We had breezed through Montana several years ago on a cross-country road trip. We were pressed for time and spent most of it just barreling through it. However, the drive was so spectacular that we swore we would return someday to spend more time and explore everything Montana has to offer.
This past spring, Glacier Country Tourism gave us the opportunity to travel to Montana for an unprecedented 10-days. We were ecstatic! We experienced the urban, the unplugged, the undiscovered and finally the unforgettable.
Our unforgettable road trip explored the Flathead Valley starting in downtown Kalispell. The downtown is a mixture of history and charm. The Grand Hotel is the heartbeat of Main Street, embracing guests and their pets since 1912. From there you can walk to many restaurants and museums including the Conrad Mansion and Hockaday Museum of Art.

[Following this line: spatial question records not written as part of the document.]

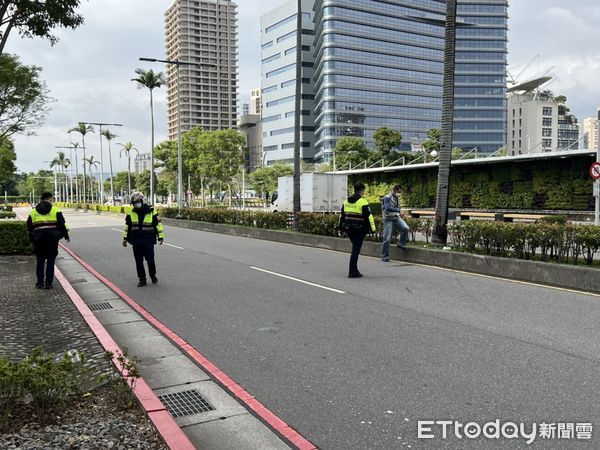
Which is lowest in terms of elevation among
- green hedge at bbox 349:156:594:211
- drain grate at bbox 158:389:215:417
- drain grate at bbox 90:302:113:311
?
drain grate at bbox 90:302:113:311

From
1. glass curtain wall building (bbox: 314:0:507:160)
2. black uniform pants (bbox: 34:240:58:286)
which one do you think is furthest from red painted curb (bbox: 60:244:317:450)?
glass curtain wall building (bbox: 314:0:507:160)

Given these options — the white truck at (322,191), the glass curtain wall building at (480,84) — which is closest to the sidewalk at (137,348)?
the white truck at (322,191)

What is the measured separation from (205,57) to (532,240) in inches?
7008

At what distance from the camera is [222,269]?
1257 cm

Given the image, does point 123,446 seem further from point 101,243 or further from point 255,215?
point 255,215

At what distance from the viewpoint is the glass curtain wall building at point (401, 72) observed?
122188mm

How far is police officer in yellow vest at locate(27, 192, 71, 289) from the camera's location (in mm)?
10039

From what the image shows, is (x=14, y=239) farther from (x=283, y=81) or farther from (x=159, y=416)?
(x=283, y=81)

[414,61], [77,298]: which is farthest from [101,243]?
[414,61]

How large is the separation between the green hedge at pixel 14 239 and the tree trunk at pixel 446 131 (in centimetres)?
1189

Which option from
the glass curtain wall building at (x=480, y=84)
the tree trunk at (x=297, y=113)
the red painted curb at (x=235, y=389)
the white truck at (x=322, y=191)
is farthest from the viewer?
the glass curtain wall building at (x=480, y=84)

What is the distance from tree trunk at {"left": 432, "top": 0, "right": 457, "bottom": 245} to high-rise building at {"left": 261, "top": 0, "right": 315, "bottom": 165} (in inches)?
4496

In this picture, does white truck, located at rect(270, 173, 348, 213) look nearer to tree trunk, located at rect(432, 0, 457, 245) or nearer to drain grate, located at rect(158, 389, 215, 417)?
tree trunk, located at rect(432, 0, 457, 245)

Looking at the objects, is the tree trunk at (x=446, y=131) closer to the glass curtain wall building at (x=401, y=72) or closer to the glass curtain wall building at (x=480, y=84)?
the glass curtain wall building at (x=401, y=72)
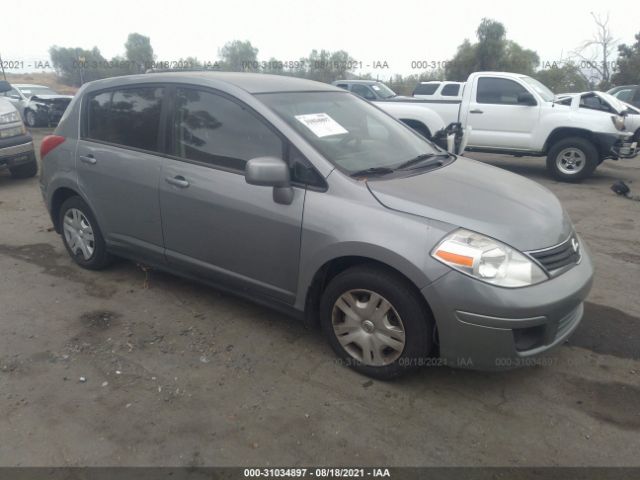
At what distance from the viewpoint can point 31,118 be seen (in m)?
16.1

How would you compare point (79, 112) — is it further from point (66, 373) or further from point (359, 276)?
point (359, 276)

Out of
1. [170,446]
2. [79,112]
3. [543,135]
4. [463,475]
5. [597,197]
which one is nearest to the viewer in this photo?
[463,475]

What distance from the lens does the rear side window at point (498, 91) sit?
30.1 feet

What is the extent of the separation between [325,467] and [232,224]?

As our road trip continued, we went to St. Ignatius Mission. The artwork that adorns the ceiling and walls is stunning. There are 58 original painting by Brother Joseph Carignano. If that weren’t memorable enough, the Mission Mountain Range serves as a beautiful backdrop.

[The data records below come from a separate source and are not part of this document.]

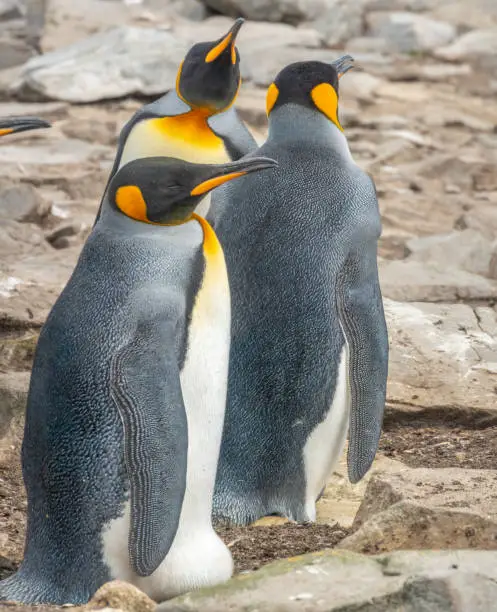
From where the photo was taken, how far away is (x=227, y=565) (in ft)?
11.1

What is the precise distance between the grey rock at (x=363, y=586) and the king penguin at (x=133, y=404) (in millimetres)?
360

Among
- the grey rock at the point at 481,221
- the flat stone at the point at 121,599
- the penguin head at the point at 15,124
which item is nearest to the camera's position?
the flat stone at the point at 121,599

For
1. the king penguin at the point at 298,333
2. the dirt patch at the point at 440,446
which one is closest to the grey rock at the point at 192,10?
the dirt patch at the point at 440,446

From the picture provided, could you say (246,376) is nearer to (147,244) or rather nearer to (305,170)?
(305,170)

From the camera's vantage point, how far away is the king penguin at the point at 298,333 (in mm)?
4113

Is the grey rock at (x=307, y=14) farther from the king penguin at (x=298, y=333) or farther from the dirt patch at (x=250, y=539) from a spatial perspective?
the dirt patch at (x=250, y=539)

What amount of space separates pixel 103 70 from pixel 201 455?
874 cm

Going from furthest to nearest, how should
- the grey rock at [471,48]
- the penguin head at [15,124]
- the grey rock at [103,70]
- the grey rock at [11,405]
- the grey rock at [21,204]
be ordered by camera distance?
the grey rock at [471,48], the grey rock at [103,70], the grey rock at [21,204], the grey rock at [11,405], the penguin head at [15,124]

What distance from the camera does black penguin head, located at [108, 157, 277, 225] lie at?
10.8 ft

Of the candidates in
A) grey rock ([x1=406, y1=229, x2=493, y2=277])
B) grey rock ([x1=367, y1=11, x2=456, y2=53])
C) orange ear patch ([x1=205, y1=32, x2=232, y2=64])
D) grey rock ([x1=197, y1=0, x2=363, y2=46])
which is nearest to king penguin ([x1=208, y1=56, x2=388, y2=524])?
orange ear patch ([x1=205, y1=32, x2=232, y2=64])

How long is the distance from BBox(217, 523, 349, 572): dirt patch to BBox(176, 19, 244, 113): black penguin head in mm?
1730

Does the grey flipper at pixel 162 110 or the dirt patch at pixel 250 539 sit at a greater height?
the grey flipper at pixel 162 110

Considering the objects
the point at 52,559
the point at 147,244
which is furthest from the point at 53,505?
the point at 147,244

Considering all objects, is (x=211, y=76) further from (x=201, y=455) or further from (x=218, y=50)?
(x=201, y=455)
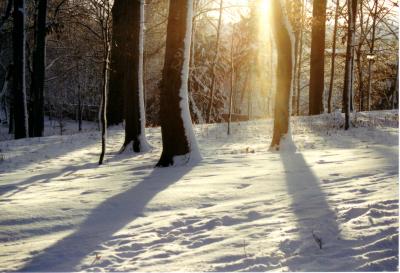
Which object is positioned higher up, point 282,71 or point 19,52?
point 19,52

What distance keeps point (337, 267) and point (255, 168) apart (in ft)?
14.1

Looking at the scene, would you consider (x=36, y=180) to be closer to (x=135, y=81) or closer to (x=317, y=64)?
(x=135, y=81)

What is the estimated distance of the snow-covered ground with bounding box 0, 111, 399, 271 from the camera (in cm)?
359

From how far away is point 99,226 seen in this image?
15.5ft

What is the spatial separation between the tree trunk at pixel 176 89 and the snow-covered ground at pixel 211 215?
1.89 feet

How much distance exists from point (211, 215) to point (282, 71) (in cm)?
615

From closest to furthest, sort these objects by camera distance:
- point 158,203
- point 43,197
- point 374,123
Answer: point 158,203
point 43,197
point 374,123

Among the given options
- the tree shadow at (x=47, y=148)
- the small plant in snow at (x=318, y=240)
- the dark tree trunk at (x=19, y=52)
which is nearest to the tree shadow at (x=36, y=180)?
the tree shadow at (x=47, y=148)

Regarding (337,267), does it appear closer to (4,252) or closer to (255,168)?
(4,252)

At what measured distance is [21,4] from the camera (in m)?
16.0

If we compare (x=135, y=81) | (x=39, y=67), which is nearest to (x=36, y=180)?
(x=135, y=81)

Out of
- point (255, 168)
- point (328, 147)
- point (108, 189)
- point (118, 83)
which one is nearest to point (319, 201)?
point (255, 168)

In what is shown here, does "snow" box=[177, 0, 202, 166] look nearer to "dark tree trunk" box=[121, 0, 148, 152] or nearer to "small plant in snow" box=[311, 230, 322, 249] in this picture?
"dark tree trunk" box=[121, 0, 148, 152]

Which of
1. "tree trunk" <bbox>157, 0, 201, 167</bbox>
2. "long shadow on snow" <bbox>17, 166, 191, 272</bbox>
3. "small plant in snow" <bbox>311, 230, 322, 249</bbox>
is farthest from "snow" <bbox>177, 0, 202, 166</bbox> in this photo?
"small plant in snow" <bbox>311, 230, 322, 249</bbox>
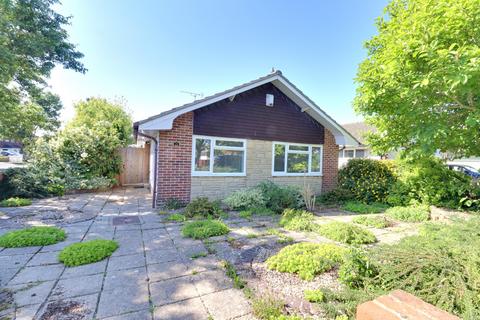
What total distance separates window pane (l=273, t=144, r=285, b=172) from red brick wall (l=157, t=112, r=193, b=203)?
3505 millimetres

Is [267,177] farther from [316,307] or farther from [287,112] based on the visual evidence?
[316,307]

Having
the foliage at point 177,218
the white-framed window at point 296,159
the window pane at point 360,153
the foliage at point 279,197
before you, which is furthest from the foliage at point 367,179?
the window pane at point 360,153

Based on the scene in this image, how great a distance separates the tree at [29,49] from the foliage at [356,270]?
10.5 meters

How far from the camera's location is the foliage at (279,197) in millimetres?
7615

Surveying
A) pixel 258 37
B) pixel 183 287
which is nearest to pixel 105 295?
pixel 183 287

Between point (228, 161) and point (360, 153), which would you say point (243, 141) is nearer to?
point (228, 161)

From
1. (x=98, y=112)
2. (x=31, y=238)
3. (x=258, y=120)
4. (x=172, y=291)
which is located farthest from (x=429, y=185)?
(x=98, y=112)

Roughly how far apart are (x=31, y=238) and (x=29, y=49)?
300 inches

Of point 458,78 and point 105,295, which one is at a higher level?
point 458,78

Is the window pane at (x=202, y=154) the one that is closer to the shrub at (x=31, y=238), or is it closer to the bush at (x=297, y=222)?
the bush at (x=297, y=222)

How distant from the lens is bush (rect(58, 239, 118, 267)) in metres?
3.53

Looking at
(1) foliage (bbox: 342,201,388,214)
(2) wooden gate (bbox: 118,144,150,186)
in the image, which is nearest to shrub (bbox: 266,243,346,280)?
(1) foliage (bbox: 342,201,388,214)

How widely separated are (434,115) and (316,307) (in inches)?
212

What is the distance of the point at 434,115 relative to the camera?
527 cm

As we always do when we travel, we took an ADDdetour and stopped at the Miracle of America Museum in Polson, MT. It’s the kind of place that draws you in with all the crazy artifacts sitting out front. We just had to go in and see. What we thought would be a quick in and out, turned into a 2-hour tour exploring the dozens of buildings home to thousands of artifacts. We had the good fortune to meet up with Gil Mangels, the museum founder, who personally escorted us around giving us a personal account of each and every acquisition. It was fascinating. Cars, boats, bikes, military memorabilia, a soda shop replica, dolls, flags, a pharmacy, a barber shop, a dentist office and the list of historical gems goes on and on. If you go, tell Gil we sent you. He is as unique as the museum he founded.

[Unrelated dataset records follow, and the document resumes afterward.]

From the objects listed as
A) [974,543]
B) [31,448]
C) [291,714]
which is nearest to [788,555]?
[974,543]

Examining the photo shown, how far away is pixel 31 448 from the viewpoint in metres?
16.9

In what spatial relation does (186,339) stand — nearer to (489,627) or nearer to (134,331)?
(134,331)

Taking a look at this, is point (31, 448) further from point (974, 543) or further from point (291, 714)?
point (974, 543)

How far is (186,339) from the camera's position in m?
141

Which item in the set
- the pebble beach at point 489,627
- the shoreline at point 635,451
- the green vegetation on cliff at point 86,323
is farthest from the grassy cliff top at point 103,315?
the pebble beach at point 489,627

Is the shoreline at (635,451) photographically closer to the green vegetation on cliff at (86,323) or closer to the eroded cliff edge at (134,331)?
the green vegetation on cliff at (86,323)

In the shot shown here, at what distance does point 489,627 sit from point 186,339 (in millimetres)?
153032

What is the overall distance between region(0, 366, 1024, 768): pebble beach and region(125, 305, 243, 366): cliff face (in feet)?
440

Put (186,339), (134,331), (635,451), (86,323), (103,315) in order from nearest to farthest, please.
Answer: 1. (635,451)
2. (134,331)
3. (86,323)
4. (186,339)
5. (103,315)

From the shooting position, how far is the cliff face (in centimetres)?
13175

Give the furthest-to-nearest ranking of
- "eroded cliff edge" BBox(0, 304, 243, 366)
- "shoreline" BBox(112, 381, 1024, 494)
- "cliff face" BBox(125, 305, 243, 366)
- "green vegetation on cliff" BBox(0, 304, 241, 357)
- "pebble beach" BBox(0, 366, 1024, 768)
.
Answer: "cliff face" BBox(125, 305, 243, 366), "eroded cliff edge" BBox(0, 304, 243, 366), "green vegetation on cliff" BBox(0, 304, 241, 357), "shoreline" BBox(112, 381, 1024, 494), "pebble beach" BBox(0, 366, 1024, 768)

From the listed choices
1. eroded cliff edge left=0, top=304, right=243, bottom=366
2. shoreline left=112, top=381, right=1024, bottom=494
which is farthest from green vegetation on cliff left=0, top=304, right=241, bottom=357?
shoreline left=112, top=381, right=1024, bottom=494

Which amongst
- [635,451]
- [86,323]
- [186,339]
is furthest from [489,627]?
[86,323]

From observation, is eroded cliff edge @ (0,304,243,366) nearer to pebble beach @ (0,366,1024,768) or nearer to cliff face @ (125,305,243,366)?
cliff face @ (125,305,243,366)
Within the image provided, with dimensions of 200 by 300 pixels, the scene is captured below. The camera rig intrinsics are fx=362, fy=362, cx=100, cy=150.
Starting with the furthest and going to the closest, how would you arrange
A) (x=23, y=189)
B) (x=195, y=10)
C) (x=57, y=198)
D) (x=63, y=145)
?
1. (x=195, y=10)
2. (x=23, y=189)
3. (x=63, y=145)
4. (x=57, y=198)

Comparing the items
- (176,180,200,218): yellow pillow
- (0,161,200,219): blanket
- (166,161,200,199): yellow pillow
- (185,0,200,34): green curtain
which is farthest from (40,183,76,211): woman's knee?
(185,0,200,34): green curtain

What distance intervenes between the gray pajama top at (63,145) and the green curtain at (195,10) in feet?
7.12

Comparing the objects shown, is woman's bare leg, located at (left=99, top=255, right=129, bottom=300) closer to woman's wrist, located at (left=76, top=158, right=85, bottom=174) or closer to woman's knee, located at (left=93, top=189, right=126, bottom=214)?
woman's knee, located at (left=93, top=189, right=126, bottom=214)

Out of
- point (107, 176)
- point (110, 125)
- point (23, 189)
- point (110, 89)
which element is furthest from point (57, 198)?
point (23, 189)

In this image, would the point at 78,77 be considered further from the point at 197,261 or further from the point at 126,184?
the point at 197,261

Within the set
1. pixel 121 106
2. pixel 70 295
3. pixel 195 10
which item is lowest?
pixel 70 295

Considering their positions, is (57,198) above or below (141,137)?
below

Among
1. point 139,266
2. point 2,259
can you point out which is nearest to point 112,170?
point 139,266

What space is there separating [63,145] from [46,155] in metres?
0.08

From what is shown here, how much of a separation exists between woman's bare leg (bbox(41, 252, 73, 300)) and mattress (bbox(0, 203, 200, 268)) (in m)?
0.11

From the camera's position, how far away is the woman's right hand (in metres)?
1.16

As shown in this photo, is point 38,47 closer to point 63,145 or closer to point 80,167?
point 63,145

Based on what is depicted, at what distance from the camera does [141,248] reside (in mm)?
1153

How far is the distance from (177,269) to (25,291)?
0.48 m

We stayed the night in Polson at the Gaynor Ranch Bed & Breakfast. Gaynor Ranch is a different type of Guest Inn from any that we’ve stayed at before. Located in the shadow of the Mission Mountains, Don and Nancy Gaynor serve up heaping helpings of old west hospitality along with a home cooked breakfast. The conversation flows as freely as the morning coffee. They have teepees for the adventurous to spend the night in and for the rest of us, five tastefully appointed private rooms with full baths and free wifi. They have horses to ride or admire, and dogs that welcome you into the family in this laid back, and unique destination.
National Bison Range
We headed out on our next day of unearthing something amazing in Montana. We cruised down Highway 200 dotted with small towns like Thompson Falls and Paradise, on our way to the National Bison Range. Established in 1908 by President Theodore Roosevelt, as a sanctuary for the American bison, the National Bison Range encompasses 18,000 acres. It is not only home to bison but elk, deer, bighorn sheep, mountain lions, bears and 200+ different species of birds. We entered the range and drove the nineteen-mile long Red Sleep Mountain Road up through the range, inching along in hopes of spotting wildlife. We were not disappointed. Throughout our drive, we spotted plenty of bisons, larger than life, mostly grazing, and not giving our presence a second thought.
Quinn’s Hot Springs
Our next stop was Quinn’s Hot Springs Resort on Route 165 along the Clark River. We had beautifully appointed cabins with large front porches, right on the river bank, with first class amenities and showers so large a bison could have easily fit in it. The hot springs (6 chemical-free pools) were popular and crowded. We figured out the early bird get the use of the springs without the masses, so go early. It’s the perfect time to relax and soak in the health benefits of the mineral springs. The restaurant at Quinn’s was divine, featuring a wide variety of seafood, steaks, and pasta dishes.
Exploring the Clark Fork River
We ventured out first thing in the morning to ‘float’ on the Clark Fork River. We met up with Mike Hillygus, an outfitter with High Plains Drifter, who adeptly guided our boat down the river while telling us about the area and postcard-worthy scenery. The air was chilly and damp, but Mike brought extra coats and foul weather gear for us to remain dry and toasty. It was one of the most relaxing mornings I had spent in a very long time. We followed the float with a gourmet lunch prepared by Mike (he was a chef in his former career), and we talked about his passion, fly-fishing in Montana. He taunted me with fish tails of catching trout and cooking them up immediately after that, an item still at the top of my bucket list. I vowed to return to check this one off my list.
As we drove along the St. Regis-Paradise scenic byway, I couldn’t help but daydream about returning. Montana had so much of what makes for an unforgettable vacation.
What are some of your most unforgettable vacation experiences?